Goal of the exercise. Begin at the line that has "From the camera" and stop after the last line of the data. Copy every line in that span unchanged, except shift each distance value in the answers up by 136.

Spatial reasoning data.

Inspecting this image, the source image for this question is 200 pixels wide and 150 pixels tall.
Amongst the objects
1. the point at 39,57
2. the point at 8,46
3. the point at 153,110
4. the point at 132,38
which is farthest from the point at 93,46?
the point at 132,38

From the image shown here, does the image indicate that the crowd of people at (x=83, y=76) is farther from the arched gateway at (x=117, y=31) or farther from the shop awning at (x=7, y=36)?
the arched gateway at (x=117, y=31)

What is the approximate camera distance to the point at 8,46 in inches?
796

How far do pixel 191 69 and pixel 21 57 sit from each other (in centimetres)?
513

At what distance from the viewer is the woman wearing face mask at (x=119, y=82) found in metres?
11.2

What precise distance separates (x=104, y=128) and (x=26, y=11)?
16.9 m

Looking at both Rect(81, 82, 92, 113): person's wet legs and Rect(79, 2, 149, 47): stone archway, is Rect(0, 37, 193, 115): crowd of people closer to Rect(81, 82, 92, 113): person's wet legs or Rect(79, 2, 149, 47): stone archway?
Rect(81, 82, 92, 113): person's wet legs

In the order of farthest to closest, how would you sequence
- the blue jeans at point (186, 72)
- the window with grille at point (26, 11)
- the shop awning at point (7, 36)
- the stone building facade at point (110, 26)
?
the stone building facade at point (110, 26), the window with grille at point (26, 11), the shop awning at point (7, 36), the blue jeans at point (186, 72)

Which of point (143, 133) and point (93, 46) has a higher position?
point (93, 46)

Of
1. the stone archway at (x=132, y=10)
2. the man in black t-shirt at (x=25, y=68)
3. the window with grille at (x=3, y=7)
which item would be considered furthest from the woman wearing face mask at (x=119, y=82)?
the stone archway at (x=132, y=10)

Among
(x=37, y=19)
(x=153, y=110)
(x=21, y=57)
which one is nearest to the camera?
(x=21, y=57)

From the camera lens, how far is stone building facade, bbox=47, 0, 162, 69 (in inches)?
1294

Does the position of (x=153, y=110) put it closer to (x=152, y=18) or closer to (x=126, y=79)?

Solution to the problem.
From the camera lens, how far is stone building facade, bbox=47, 0, 162, 69 (in inches)?
1430

Does the position of (x=153, y=110) put it closer to (x=152, y=18) or closer to (x=126, y=79)?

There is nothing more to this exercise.